Task requirements:
Look in the listing below for the line that has "PTINFLUCE Wooden Baby", then return it and each following line up to and including the one with "ND license plate KUJ055", exactly and without pictures.

Entries shown:
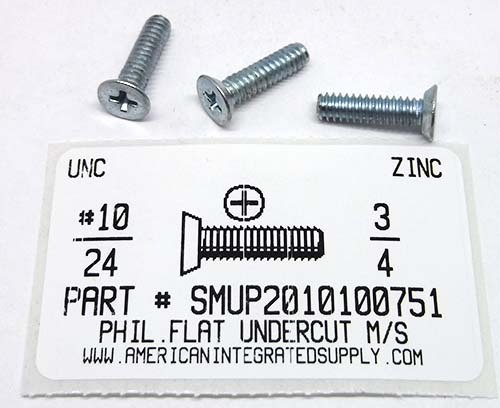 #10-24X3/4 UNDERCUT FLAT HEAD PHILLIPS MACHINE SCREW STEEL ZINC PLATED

==

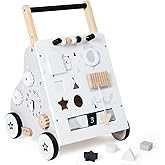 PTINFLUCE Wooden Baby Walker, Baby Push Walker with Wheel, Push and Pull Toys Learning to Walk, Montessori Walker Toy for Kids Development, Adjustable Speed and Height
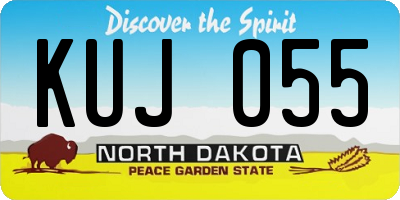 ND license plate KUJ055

Written solution:
 PTINFLUCE Wooden Baby Walker, Baby Push Walker with Wheel, Push and Pull Toys Learning to Walk, Montessori Walker Toy for Kids Development, Adjustable Speed and Height
 ND license plate KUJ055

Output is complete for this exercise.